[The data]:
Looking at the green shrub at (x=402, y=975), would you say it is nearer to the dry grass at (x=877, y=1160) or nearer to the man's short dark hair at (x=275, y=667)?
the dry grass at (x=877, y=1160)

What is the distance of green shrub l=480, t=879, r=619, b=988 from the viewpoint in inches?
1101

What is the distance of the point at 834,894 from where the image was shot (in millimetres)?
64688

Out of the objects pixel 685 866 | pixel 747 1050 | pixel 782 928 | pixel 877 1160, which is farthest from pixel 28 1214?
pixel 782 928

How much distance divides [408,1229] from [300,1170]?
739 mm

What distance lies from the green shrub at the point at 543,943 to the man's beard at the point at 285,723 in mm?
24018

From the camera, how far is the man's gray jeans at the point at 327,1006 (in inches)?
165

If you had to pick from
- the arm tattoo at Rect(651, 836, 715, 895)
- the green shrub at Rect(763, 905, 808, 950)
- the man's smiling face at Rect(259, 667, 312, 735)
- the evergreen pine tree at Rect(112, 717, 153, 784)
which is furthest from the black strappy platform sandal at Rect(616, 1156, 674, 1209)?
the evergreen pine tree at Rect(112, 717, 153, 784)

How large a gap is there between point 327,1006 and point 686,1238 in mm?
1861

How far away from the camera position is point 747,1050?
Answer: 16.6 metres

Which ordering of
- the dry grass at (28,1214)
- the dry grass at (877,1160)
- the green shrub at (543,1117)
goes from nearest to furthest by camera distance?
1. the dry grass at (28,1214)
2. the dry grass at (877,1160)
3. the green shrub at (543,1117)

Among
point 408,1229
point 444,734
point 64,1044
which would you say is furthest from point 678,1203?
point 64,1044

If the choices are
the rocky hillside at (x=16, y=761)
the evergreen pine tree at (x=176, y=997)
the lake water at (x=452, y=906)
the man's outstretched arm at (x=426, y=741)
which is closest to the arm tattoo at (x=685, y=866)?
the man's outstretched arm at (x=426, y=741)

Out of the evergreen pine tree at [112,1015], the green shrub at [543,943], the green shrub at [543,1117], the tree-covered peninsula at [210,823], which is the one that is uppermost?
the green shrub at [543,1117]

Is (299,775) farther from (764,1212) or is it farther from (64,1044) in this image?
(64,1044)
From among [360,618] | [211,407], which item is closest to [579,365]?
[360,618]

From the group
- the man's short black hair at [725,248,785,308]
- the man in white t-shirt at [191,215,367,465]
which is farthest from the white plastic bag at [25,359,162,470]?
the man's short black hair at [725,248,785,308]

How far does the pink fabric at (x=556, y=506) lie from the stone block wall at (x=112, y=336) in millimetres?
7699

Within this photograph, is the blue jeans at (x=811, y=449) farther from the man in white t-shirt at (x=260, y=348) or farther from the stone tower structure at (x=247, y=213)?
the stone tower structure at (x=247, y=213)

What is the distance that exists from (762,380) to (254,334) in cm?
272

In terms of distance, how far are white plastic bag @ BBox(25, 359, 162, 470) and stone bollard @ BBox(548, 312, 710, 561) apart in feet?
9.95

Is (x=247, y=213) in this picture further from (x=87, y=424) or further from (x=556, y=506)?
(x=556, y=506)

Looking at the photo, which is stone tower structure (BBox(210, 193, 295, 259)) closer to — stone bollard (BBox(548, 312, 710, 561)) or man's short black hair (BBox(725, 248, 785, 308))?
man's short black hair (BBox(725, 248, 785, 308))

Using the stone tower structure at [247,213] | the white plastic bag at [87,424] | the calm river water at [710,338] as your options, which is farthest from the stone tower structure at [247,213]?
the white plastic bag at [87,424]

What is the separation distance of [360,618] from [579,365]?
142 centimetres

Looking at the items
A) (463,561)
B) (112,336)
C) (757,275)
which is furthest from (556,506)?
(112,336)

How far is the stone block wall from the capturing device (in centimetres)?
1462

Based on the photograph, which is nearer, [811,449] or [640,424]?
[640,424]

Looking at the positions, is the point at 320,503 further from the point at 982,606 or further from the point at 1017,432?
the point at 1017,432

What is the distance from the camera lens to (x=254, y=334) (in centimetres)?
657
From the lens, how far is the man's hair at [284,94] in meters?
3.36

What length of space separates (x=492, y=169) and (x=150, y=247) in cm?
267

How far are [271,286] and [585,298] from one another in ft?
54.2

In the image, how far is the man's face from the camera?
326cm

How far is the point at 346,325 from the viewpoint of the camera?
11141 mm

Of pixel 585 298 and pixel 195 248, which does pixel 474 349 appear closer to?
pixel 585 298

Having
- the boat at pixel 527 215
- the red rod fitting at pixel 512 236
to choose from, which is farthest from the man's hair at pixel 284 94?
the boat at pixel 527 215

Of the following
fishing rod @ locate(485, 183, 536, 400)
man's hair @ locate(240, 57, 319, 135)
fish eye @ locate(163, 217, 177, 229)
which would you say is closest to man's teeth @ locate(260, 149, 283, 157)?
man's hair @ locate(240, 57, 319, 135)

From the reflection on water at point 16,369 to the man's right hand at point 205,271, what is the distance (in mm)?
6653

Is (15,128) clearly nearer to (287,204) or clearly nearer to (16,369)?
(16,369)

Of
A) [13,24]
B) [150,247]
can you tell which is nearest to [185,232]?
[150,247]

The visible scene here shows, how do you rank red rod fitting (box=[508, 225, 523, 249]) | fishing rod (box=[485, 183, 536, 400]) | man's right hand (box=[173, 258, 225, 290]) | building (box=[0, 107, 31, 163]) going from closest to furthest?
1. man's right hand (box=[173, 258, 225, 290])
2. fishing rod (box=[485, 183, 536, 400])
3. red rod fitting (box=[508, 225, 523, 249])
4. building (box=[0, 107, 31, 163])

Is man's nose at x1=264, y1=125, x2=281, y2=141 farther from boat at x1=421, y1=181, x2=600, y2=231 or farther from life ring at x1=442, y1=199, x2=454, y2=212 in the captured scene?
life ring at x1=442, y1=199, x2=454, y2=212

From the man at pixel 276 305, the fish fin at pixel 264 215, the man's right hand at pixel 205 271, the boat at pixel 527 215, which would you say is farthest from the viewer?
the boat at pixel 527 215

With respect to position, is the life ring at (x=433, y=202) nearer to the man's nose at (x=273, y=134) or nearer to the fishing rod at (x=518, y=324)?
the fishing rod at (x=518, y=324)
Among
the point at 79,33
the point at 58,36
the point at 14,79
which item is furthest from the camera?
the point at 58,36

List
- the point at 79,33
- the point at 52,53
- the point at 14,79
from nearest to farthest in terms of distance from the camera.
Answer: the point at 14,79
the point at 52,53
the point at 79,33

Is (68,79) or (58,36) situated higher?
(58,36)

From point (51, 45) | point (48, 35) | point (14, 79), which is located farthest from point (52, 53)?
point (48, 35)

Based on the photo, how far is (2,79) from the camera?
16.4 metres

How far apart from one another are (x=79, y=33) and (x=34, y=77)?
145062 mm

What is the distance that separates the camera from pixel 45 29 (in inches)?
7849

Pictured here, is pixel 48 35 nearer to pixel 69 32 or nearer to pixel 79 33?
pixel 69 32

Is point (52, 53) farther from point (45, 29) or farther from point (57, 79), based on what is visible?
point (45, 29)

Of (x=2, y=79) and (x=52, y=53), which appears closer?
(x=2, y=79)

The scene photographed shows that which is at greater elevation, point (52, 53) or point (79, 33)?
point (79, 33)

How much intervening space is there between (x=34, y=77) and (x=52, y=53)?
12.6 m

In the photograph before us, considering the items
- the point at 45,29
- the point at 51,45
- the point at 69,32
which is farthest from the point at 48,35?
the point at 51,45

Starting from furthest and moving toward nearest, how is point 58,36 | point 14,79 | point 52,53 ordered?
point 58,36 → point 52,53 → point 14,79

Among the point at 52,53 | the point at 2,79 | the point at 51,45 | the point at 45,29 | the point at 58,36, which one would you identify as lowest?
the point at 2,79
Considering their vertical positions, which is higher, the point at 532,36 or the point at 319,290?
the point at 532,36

[What this task involves]: Rewrite everything from the line containing "Out of the objects" down to the line containing "3. the green shrub at (543,1117)", substituting "viewpoint" for each "camera" and leaving all else unchanged; give only those lines.

[Written response]:
Out of the objects pixel 685 866 | pixel 747 1050 | pixel 782 928 | pixel 877 1160, which is farthest from pixel 28 1214?
pixel 782 928

How much distance divides [408,1229] from [300,1170]?
739 mm

What distance lies from the green shrub at the point at 543,943 to the man's beard at the point at 285,723 in mm?
24018

From the viewpoint, how far is the man's gray jeans at the point at 327,1006 (in inches)?
165

If you had to pick from
- the arm tattoo at Rect(651, 836, 715, 895)
- the green shrub at Rect(763, 905, 808, 950)
- the man's smiling face at Rect(259, 667, 312, 735)
- the evergreen pine tree at Rect(112, 717, 153, 784)
which is furthest from the black strappy platform sandal at Rect(616, 1156, 674, 1209)?
the evergreen pine tree at Rect(112, 717, 153, 784)

How large a gap is there between point 327,1006 and point 686,1238 in mm?
1861

How far away from the viewpoint position is point 747,1050?
Answer: 16.6 metres

Which ordering of
- the dry grass at (28,1214)
- the dry grass at (877,1160)
- the green shrub at (543,1117)
goes from nearest to furthest by viewpoint distance?
1. the dry grass at (28,1214)
2. the dry grass at (877,1160)
3. the green shrub at (543,1117)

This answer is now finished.